Working data:
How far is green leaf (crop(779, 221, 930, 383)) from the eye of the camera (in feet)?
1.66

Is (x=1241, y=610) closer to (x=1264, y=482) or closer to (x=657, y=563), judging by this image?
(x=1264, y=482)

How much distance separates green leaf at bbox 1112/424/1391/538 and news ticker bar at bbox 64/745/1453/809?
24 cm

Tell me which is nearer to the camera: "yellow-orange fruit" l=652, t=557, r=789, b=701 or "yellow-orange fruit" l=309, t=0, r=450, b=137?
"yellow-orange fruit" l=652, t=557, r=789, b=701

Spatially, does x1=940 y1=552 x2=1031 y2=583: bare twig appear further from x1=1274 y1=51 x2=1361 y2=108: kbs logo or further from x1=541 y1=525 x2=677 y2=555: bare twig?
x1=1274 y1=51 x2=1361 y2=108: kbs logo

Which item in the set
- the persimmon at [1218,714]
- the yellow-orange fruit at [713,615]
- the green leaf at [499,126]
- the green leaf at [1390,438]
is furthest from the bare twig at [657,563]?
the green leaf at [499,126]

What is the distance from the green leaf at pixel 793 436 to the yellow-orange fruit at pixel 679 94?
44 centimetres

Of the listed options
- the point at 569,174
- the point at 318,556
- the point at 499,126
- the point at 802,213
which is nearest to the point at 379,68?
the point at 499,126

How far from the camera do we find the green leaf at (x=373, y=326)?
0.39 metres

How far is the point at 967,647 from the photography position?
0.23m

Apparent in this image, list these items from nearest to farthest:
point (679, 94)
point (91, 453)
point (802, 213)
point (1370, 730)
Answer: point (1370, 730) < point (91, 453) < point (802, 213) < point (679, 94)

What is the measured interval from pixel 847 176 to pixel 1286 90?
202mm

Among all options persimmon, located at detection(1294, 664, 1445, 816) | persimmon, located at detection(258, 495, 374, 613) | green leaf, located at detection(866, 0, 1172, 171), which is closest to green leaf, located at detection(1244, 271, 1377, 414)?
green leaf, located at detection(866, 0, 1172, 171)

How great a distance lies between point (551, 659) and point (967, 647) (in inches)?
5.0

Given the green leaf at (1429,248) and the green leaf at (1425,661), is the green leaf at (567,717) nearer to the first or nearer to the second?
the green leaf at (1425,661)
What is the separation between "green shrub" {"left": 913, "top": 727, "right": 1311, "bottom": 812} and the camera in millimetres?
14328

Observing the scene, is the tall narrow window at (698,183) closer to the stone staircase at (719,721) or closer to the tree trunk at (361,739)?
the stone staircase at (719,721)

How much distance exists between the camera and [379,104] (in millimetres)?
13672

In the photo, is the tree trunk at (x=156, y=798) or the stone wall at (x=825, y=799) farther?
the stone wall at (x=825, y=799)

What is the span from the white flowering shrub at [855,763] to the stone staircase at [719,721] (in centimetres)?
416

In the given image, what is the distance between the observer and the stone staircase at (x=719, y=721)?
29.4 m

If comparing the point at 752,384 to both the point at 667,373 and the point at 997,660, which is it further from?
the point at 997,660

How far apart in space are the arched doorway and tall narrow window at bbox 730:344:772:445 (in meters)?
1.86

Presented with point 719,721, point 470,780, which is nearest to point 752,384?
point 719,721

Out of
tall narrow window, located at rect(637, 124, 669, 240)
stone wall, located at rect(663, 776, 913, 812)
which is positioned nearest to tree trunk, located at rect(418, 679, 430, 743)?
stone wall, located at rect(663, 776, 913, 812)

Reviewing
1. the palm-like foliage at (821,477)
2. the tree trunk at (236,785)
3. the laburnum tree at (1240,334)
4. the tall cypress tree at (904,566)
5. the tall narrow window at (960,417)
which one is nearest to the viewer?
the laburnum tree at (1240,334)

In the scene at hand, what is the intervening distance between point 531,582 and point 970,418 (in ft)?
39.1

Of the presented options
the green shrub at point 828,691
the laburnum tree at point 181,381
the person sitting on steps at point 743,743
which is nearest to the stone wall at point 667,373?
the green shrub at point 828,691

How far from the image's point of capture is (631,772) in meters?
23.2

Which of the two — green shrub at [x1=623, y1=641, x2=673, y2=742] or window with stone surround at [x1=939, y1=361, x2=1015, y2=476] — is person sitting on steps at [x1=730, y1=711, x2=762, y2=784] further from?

Task:
Return the lines from the one containing "In the scene" through the end of the records, both ends included, exactly as they appear.

Answer to the exercise:
In the scene at hand, what is the intervening distance between point 531,582 and point 970,418 (in ft)?
39.1

Of the presented options
the green shrub at point 828,691
the laburnum tree at point 181,381
the person sitting on steps at point 743,743
which is nearest to the stone wall at point 667,373?
the green shrub at point 828,691

How far from the image's point of capture is (631,772) in meters?
23.2

Which of the two — green shrub at [x1=623, y1=641, x2=673, y2=742] or window with stone surround at [x1=939, y1=361, x2=1015, y2=476] — is person sitting on steps at [x1=730, y1=711, x2=762, y2=784] further from?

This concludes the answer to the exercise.